Dataset records

------------------------------------

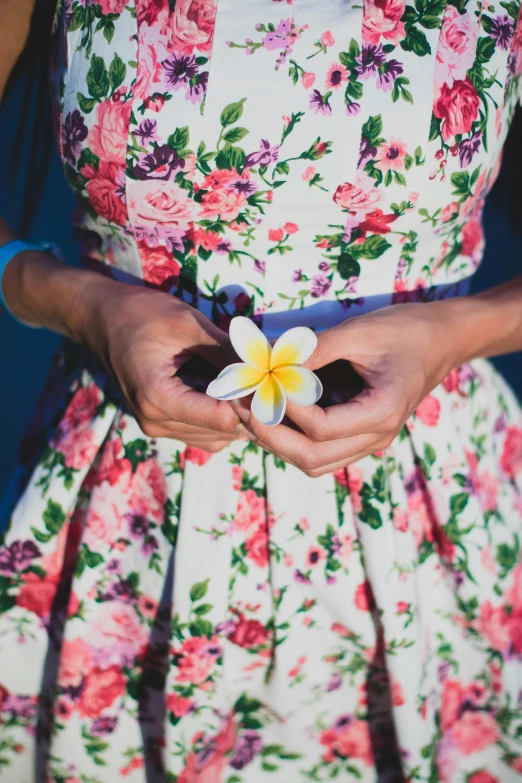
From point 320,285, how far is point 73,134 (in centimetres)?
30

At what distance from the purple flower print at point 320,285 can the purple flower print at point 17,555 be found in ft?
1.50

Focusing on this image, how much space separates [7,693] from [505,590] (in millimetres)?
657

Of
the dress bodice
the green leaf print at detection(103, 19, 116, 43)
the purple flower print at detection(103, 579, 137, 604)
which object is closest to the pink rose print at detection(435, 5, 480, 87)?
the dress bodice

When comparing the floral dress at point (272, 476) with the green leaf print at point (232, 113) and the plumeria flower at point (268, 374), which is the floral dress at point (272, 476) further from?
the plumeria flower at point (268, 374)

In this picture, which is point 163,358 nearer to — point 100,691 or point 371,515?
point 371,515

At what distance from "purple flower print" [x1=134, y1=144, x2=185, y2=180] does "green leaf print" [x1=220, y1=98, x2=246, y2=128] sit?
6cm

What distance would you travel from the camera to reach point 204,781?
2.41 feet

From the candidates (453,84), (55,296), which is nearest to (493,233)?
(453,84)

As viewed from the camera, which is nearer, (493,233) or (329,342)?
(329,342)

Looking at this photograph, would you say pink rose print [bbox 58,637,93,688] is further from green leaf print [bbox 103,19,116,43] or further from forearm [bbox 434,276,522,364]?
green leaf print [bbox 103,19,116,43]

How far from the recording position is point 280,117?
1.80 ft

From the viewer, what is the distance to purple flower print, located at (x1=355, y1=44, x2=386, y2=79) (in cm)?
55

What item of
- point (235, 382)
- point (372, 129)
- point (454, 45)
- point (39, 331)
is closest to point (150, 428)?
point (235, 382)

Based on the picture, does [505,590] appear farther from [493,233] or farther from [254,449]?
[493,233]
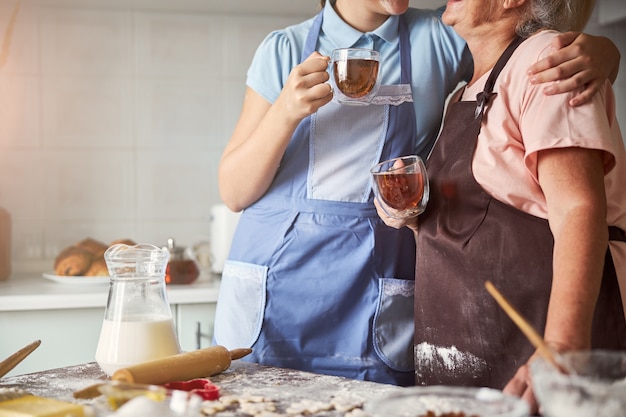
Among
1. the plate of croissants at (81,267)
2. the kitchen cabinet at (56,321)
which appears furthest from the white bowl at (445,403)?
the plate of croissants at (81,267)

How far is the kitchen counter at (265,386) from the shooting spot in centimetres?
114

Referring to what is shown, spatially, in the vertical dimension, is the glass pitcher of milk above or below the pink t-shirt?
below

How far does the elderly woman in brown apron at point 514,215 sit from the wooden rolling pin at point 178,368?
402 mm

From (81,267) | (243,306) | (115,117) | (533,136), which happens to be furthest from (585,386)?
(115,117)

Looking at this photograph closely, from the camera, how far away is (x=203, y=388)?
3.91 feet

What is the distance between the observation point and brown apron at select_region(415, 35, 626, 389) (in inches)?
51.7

------------------------------------

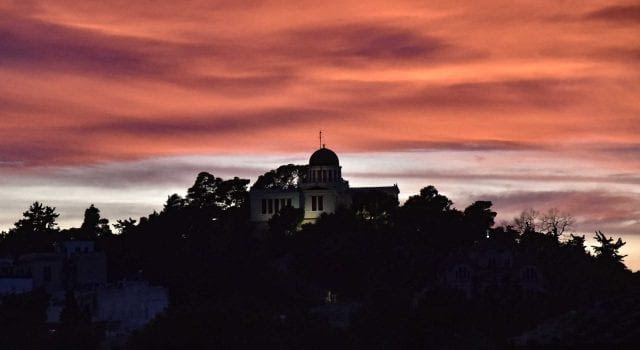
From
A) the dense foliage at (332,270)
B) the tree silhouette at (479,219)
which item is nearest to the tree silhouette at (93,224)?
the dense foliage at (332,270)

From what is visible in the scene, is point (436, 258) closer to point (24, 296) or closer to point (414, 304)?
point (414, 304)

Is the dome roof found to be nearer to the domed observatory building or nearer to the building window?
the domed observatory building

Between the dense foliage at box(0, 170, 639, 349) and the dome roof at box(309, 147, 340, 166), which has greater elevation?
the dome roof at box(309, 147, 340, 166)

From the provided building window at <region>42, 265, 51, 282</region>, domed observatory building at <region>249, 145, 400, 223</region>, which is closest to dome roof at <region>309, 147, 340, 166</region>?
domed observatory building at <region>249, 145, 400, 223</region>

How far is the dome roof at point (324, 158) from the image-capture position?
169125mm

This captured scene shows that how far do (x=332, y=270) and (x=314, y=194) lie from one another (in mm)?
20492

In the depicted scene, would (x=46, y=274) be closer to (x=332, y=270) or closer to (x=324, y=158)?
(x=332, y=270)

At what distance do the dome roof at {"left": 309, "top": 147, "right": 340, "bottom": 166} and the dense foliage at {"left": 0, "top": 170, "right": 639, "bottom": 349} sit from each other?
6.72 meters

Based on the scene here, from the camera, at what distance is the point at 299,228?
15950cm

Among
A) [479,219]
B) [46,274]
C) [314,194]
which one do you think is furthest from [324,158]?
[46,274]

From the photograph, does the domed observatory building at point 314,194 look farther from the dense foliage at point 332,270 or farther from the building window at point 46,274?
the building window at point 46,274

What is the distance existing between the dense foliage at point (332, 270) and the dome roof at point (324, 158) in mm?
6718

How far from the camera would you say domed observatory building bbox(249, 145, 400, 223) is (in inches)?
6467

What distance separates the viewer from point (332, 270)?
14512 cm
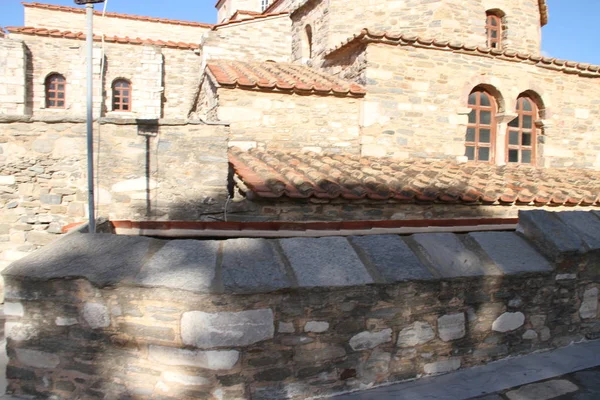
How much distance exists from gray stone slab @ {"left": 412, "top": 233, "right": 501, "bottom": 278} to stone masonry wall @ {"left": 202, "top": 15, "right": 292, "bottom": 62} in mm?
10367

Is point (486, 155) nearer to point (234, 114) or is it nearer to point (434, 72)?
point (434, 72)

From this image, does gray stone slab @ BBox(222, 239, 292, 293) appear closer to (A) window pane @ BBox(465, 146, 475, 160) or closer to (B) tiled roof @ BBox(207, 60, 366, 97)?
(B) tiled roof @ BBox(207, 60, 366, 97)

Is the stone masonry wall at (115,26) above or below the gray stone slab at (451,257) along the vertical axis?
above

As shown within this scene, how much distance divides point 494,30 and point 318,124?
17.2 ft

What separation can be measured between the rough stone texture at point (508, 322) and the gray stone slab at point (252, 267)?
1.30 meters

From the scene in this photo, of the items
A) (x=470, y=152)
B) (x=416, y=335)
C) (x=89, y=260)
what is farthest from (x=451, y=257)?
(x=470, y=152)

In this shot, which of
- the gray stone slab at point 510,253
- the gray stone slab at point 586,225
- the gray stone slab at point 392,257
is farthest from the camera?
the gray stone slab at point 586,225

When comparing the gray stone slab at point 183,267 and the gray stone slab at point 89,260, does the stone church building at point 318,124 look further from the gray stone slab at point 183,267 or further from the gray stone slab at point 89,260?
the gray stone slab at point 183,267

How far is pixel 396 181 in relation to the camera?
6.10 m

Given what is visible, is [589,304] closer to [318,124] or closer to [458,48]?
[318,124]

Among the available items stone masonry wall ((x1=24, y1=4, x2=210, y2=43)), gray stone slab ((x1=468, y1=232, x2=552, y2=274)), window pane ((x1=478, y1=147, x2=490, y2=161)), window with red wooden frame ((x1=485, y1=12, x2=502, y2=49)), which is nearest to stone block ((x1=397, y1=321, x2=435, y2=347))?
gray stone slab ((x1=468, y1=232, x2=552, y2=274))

------------------------------------

→ **The task**: List every line of the dataset records above that contains the word "inches". Treat uppercase and lowercase as different.

→ **Answer in full**:
What is the distance between the observation point and brown apron at select_region(415, 35, 626, 389) (in inches)?
How far from the camera would you say domed observatory building bbox(249, 145, 400, 223) is (in inches)?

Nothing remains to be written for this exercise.